Critical to planning public health policy is knowledge of the global prevalence of FH. These new reports highlight the gaps in current knowledge about FH prevalence, and underline the need to tailor clinical diagnostic criteria to the region, rather than adopt those derived from Western, largely white populations. Both are mandatory to the provision of good quality data to inform policy.
The previous survey of care and FH services conducted by the EAS FH Collaborative Studies Registry(8) showed much work is still needed on clinical implementation. This Registry, including 70 countries and 62,000 cases to date, has a key role in addressing the global challenge of FH. The work of the Registry, in partnership with FH Europe and the World Heart Federation, provides the impetus for action to promote early diagnosis and more effective treatment of this common albeit manageable disorder worldwide. In partnership with global collaborators, the EAS FH Collaborative Studies Registry is endeavouring to implement a global call to action(7) and advocate universal screening for cholesterol by the age of 20.

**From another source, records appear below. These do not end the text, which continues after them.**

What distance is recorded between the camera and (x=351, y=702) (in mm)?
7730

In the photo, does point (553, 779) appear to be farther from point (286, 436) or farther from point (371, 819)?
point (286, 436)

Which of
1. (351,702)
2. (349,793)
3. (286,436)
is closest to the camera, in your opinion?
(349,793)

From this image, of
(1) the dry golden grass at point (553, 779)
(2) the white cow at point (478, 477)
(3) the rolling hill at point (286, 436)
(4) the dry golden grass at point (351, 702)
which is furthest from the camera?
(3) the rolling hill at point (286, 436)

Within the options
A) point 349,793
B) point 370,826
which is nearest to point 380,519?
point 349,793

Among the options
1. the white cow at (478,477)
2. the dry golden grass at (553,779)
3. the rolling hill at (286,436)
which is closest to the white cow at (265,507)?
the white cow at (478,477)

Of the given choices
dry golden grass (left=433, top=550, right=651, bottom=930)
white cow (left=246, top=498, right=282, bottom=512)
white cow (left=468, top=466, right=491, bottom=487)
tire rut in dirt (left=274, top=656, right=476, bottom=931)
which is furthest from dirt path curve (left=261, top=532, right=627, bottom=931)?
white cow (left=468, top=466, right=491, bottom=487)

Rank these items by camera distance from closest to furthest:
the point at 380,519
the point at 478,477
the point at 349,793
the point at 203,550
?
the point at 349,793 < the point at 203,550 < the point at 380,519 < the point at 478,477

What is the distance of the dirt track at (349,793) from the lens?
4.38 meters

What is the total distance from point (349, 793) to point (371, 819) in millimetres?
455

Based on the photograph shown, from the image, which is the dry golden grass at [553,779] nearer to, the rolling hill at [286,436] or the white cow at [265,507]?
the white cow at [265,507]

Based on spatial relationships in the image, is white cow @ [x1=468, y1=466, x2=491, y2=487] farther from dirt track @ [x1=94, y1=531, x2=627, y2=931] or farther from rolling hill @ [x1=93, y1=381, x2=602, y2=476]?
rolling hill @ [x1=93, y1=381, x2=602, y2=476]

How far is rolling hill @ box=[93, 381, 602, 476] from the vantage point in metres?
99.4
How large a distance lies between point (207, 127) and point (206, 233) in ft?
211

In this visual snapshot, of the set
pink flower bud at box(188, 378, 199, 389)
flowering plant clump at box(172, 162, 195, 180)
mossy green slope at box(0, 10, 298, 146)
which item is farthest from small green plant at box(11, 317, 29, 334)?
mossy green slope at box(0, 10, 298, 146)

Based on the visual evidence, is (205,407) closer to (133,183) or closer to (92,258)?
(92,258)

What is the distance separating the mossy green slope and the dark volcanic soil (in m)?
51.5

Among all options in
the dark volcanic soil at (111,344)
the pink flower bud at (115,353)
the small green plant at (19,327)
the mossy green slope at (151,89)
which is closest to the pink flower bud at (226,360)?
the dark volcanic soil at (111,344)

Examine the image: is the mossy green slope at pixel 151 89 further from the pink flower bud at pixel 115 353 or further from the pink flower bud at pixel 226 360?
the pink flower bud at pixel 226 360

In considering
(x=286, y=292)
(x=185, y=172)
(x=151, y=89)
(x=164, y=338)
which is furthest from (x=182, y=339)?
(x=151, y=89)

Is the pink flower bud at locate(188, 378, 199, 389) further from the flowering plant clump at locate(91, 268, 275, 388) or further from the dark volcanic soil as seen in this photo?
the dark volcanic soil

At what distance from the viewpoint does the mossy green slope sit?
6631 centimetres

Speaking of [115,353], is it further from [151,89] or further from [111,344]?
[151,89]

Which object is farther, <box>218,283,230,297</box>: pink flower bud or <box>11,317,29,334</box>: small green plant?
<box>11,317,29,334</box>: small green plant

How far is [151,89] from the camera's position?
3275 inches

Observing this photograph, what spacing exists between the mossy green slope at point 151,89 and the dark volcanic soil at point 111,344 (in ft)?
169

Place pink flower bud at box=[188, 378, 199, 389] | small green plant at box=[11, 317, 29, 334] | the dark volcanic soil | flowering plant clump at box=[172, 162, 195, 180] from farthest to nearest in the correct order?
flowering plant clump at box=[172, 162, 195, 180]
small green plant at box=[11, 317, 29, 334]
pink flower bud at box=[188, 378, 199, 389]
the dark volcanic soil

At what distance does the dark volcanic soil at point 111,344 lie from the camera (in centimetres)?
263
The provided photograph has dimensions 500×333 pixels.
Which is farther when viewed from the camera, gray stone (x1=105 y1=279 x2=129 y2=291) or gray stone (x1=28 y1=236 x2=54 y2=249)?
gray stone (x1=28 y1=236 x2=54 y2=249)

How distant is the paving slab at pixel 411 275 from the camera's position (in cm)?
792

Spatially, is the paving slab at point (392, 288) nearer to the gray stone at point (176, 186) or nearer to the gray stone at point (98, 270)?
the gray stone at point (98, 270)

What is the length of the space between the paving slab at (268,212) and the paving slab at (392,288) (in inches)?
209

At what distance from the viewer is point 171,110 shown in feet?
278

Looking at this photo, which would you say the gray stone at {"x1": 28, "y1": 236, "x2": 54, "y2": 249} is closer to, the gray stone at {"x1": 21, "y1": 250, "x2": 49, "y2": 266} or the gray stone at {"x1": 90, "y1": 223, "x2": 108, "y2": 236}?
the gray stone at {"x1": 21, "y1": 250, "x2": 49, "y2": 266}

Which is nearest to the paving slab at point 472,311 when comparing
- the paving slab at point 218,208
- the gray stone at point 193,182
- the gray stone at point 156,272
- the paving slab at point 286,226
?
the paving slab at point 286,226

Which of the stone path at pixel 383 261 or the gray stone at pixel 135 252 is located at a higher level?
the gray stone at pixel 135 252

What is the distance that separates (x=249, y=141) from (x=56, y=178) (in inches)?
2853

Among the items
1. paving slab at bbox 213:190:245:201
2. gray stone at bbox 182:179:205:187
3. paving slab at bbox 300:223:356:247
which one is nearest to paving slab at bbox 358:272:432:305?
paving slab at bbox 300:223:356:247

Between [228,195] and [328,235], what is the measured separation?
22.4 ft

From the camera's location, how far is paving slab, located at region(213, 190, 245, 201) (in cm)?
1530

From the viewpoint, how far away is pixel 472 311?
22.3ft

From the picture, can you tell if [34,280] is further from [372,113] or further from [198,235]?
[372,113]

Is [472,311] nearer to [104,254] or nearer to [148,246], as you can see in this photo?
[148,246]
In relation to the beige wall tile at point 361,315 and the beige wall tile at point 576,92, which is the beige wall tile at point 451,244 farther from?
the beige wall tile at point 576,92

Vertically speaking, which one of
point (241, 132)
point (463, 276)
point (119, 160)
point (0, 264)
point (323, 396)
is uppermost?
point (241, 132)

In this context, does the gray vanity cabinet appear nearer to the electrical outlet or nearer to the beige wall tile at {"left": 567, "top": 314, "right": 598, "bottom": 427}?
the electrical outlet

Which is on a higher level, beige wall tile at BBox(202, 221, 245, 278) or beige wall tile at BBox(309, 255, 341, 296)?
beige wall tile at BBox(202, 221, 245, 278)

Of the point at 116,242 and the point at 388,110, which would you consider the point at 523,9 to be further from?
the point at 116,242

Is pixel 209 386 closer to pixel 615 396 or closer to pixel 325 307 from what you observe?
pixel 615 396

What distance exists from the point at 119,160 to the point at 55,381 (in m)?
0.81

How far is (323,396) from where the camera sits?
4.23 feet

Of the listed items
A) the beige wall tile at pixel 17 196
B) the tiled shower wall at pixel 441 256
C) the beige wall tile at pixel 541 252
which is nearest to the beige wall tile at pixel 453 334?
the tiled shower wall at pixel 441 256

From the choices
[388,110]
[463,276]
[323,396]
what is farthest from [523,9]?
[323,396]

1. Benn M, Watts GF, Tybjærg-Hansen A, Nordestgaard BG. Mutations causative of familial hypercholesterolaemia: screening of 98 098 individuals from the Copenhagen General Population Study estimated a prevalence of 1 in 217. Eur Heart J 2016;37:1384-94.
2. de Ferranti SD, Rodday AM, Mendelson MM, et al. Prevalence of familial hypercholesterolemia in the 1999 to 2012 United States National Health and Nutrition Examination Surveys (NHANES). Circulation 2016;133:1067-72.
3. Hu P, Dharmayat KI, Stevens CAT, et al. Prevalence of familial hypercholesterolemia among the general population and patients with atherosclerotic cardiovascular disease. A systematic review and meta-analysis. Circulation 2020;141:1742-59.
4. Beheshti SO, Madsen CM, Varbo A, Nordestgaard BG. Worldwide prevalence of familial hypercholesterolemia: meta-analyses of 11 million subjects. J Am Coll Cardiol 2020;75:2553-66.
5. Wiegman A, Gidding SS, Watts GF, et al; European Atherosclerosis Society Consensus Panel. Familial hypercholesterolaemia in children and adolescents: gaining decades of life by optimizing detection and treatment. Eur Heart J 2015;36:2425-37.
6. Wiegman A. Lipid screening, action, and follow-up in children and adolescents. Current Cardiology Reports 2018;20: 80.
7. Representatives of the Global Familial Hypercholesterolemia Community; Wilemon KA, Patel J, Aguilar-Salinas C et al. Reducing the clinical and public health burden of familial hypercholesterolemia: A global call to action. JAMA Cardiol 2020; doi: 10.1001/jamacardio.2019.5173.
8. EAS Familial Hypercholesterolaemia Studies Collaboration, Vallejo-Vaz AJ, De Marco M, Stevens CAT, et al. Overview of the current status of familial hypercholesterolaemia care in over 60 countries – The EAS Familial Hypercholesterolaemia Studies Collaboration (FHSC). Atherosclerosis 2018;277:234-55.
The EAS FH Collaborative Studies Registry (https://eas-fhsc.org/) is the first global registry of patients with FH. The mission of the EAS-FHSC is to empower the medical & global community to seek changes in their respective countries or organizations regarding how FH is detected and managed, with a view to promoting early diagnosis and more effective treatment of this condition. For further details refer to: EAS Familial Hypercholesterolaemia Studies Collaboration, Vallejo-Vaz AJ, Akram A, Kondapally Seshasai SR, et al. Pooling and expanding registries of familial hypercholesterolaemia to assess gaps in care and improve disease management and outcomes: Rationale and design of the global EAS Familial Hypercholesterolaemia Studies Collaboration. Atheroscler Suppl 2016;22:1-32.